◆ TASK GOAL ◆
Send each entry back exactly as given, pictures excluded.

◆ EXERCISE MATERIALS ◆
+++++

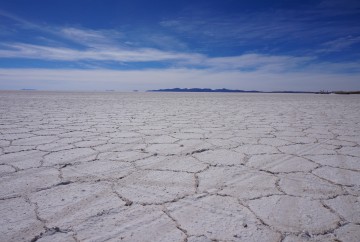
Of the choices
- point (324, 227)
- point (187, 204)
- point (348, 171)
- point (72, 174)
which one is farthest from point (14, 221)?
point (348, 171)

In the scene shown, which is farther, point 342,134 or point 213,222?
point 342,134

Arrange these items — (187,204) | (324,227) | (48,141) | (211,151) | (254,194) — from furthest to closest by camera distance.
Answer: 1. (48,141)
2. (211,151)
3. (254,194)
4. (187,204)
5. (324,227)

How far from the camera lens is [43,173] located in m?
1.77

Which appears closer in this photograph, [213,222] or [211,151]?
[213,222]

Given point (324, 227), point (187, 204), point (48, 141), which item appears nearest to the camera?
point (324, 227)

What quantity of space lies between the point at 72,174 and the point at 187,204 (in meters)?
0.89

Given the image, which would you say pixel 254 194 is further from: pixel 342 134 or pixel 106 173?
pixel 342 134

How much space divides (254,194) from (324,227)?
15.5 inches

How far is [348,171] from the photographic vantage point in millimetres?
1861

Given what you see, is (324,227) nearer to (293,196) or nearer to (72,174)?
(293,196)

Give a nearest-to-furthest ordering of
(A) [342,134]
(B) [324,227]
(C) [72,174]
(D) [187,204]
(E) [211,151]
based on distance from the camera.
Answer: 1. (B) [324,227]
2. (D) [187,204]
3. (C) [72,174]
4. (E) [211,151]
5. (A) [342,134]

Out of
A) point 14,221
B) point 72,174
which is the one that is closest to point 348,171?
point 72,174

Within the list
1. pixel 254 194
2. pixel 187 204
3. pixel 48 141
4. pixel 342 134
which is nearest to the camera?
pixel 187 204

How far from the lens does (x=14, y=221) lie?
1.17m
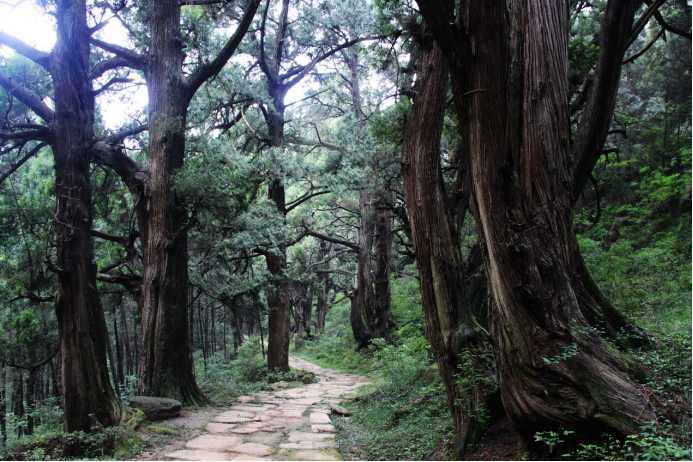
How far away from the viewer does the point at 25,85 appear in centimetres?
699

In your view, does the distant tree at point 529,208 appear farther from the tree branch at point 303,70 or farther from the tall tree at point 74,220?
the tree branch at point 303,70

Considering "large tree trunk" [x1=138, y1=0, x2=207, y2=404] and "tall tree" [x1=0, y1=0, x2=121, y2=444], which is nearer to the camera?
"tall tree" [x1=0, y1=0, x2=121, y2=444]

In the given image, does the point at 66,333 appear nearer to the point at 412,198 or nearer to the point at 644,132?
the point at 412,198

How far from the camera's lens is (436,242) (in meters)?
4.57

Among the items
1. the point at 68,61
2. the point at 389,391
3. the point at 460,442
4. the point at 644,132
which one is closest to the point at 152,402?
the point at 389,391

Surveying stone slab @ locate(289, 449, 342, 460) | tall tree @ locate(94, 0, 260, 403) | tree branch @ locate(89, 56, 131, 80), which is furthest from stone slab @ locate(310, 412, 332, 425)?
tree branch @ locate(89, 56, 131, 80)

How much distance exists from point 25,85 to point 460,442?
8.15 meters

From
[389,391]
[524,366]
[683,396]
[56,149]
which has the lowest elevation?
[389,391]

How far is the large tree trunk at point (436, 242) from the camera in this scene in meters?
4.36

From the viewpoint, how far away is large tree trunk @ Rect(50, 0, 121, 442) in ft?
18.6

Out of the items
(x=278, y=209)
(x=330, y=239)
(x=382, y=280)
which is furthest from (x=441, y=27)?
(x=382, y=280)

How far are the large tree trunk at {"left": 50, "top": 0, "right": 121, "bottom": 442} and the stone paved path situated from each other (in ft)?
4.98


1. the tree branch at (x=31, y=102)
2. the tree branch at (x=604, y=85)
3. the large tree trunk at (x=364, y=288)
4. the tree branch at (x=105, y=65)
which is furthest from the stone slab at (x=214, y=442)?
the large tree trunk at (x=364, y=288)

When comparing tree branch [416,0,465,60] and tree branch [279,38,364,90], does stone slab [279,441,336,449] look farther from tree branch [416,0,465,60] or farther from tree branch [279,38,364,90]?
tree branch [279,38,364,90]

+++++

◆ SOLVED EXERCISE ◆
Of the choices
- point (324, 227)
- point (187, 204)
- point (348, 171)
- point (72, 174)
which one is farthest from point (14, 221)?
point (348, 171)

In the scene shown, which is farther, point 342,134 or point 213,222?
point 342,134

Arrange these items — (187,204) | (324,227) | (48,141) | (211,151) | (254,194) — from furthest to closest by camera distance.
Answer: 1. (48,141)
2. (211,151)
3. (254,194)
4. (187,204)
5. (324,227)

How far from the camera lens is [43,173] located in m?
1.77

Which appears closer in this photograph, [213,222] or [211,151]?
[213,222]

Given point (324, 227), point (187, 204), point (48, 141), which item appears nearest to the camera?
point (324, 227)

What quantity of space lies between the point at 72,174 and the point at 187,204 (in meters)?
0.89

Given the image, which would you say pixel 254 194 is further from: pixel 342 134 or pixel 106 173?
pixel 342 134

How much space divides (254,194) from (324,227)?
15.5 inches

How far is [348,171] from the photographic vantage point in millimetres?
1861

Given what you see, is (324,227) nearer to (293,196) or nearer to (72,174)?
(293,196)

Give a nearest-to-furthest ordering of
(A) [342,134]
(B) [324,227]
(C) [72,174]
(D) [187,204]
(E) [211,151]
based on distance from the camera.
Answer: 1. (B) [324,227]
2. (D) [187,204]
3. (C) [72,174]
4. (E) [211,151]
5. (A) [342,134]

Out of
A) point 14,221
B) point 72,174
which is the one that is closest to point 348,171?
point 72,174

Within the list
1. pixel 254 194
2. pixel 187 204
3. pixel 48 141
4. pixel 342 134
which is nearest to the camera?
pixel 187 204

How far from the lens does (x=14, y=221) lie?
1.17m
How far away from the viewer does the point at 25,85 appear in centimetres?
699

In your view, does the distant tree at point 529,208 appear farther from the tree branch at point 303,70 or farther from the tall tree at point 74,220?
the tree branch at point 303,70

Considering "large tree trunk" [x1=138, y1=0, x2=207, y2=404] and "tall tree" [x1=0, y1=0, x2=121, y2=444], which is nearer to the camera?
"tall tree" [x1=0, y1=0, x2=121, y2=444]

In the given image, does the point at 66,333 appear nearer to the point at 412,198 or nearer to the point at 644,132?
the point at 412,198

How far from the camera's lens is (436,242) (in meters)?
4.57

Among the items
1. the point at 68,61
2. the point at 389,391
3. the point at 460,442
4. the point at 644,132
which one is closest to the point at 152,402?
the point at 389,391

Surveying stone slab @ locate(289, 449, 342, 460) | tall tree @ locate(94, 0, 260, 403) | tree branch @ locate(89, 56, 131, 80), which is furthest from stone slab @ locate(310, 412, 332, 425)?
tree branch @ locate(89, 56, 131, 80)

How much distance exists from point 25,85 to point 460,442?
8.15 meters

From
[389,391]
[524,366]
[683,396]
[56,149]
which has the lowest elevation?
[389,391]

How far is the large tree trunk at point (436, 242) from the camera in this scene in meters?
4.36

From the viewpoint, how far away is large tree trunk @ Rect(50, 0, 121, 442) in ft?
18.6

Out of the items
(x=278, y=209)
(x=330, y=239)
(x=382, y=280)
which is furthest from (x=441, y=27)?
(x=382, y=280)

How far are the large tree trunk at {"left": 50, "top": 0, "right": 121, "bottom": 442} and the stone paved path situated from each other (in ft)?
4.98


1. the tree branch at (x=31, y=102)
2. the tree branch at (x=604, y=85)
3. the large tree trunk at (x=364, y=288)
4. the tree branch at (x=105, y=65)
which is furthest from the stone slab at (x=214, y=442)?
the large tree trunk at (x=364, y=288)

When comparing tree branch [416,0,465,60] and tree branch [279,38,364,90], does stone slab [279,441,336,449] look farther from tree branch [416,0,465,60] or farther from tree branch [279,38,364,90]?
tree branch [279,38,364,90]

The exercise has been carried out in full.